Oxidative Stress And Its Aging Effect
by Matt Brown | on December 19, 2011

There’s nothing like the smell of a new car. You never forget the day you drive your first one off the lot—the engine smoothly purring because the catalytic converter is cleaning up the toxic byproducts, or exhaust, produced by the engine. But eventually your new car ages, the catalytic converter becomes less effective, the exhaust isn’t very clean anymore, things begin to rust and the engine suffers wear and tear.

Our cells are like car engines. They have the same combustion process, produce some of the same byproducts and clean up with similar catalytic converters. When we’re young our enzymes, our cells’ catalytic converters, function well and do a good job cleaning the toxic byproducts our bodies generate living life. But unfortunately, like cars, our bodies don’t always function like new. As we age our bodies produce more free radicals and less of the special enzymes that fight free radicals. This leads to oxidative stress.

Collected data
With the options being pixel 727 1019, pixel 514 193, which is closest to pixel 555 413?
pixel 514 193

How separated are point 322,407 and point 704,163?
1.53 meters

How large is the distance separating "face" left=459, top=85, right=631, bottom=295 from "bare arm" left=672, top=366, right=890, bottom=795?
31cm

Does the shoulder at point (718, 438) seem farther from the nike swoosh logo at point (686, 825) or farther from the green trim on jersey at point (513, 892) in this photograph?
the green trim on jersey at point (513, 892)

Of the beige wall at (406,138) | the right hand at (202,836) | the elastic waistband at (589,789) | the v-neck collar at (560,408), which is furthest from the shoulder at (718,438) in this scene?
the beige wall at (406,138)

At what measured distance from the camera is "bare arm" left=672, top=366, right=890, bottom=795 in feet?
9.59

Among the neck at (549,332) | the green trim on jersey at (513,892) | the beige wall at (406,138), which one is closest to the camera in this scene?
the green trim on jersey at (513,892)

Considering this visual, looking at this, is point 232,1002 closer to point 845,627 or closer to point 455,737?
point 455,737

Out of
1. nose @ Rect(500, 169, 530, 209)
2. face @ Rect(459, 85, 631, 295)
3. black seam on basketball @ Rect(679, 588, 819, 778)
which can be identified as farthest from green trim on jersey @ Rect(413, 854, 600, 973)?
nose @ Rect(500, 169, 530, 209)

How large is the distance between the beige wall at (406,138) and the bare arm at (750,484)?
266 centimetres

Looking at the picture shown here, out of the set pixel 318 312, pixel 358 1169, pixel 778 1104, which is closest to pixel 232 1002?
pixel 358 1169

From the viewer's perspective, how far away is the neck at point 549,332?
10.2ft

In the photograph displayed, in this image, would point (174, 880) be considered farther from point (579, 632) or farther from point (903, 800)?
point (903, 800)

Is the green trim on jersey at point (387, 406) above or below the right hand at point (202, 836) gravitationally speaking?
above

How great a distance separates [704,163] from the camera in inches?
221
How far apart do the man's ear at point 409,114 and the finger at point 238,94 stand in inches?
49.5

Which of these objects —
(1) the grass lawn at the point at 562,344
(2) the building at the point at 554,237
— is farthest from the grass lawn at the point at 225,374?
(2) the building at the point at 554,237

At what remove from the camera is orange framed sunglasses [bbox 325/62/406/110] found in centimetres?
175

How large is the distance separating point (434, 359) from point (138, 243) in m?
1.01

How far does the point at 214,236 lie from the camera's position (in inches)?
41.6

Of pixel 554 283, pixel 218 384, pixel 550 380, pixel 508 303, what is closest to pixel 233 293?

REQUIRED ACTION A
From the article on oxidative stress, output the passage starting with "There’s nothing like" and going on through "wear and tear.".
REQUIRED ACTION B
Condense the paragraph of the article on oxidative stress that begins "Our cells are like car engines" into a shorter version that keeps its main facts.
The data was taken from a separate source.

OUTPUT A
There’s nothing like the smell of a new car. You never forget the day you drive your first one off the lot—the engine smoothly purring because the catalytic converter is cleaning up the toxic byproducts, or exhaust, produced by the engine. But eventually your new car ages, the catalytic converter becomes less effective, the exhaust isn’t very clean anymore, things begin to rust and the engine suffers wear and tear.

OUTPUT B
Cells resemble car engines: they share the same combustion process, make some of the same byproducts, and clean up with similar catalytic converters. In youth, enzymes act as the cells' catalytic converters and clear toxic byproducts well. With age, the body makes more free radicals and fewer of the enzymes that fight them, which leads to oxidative stress.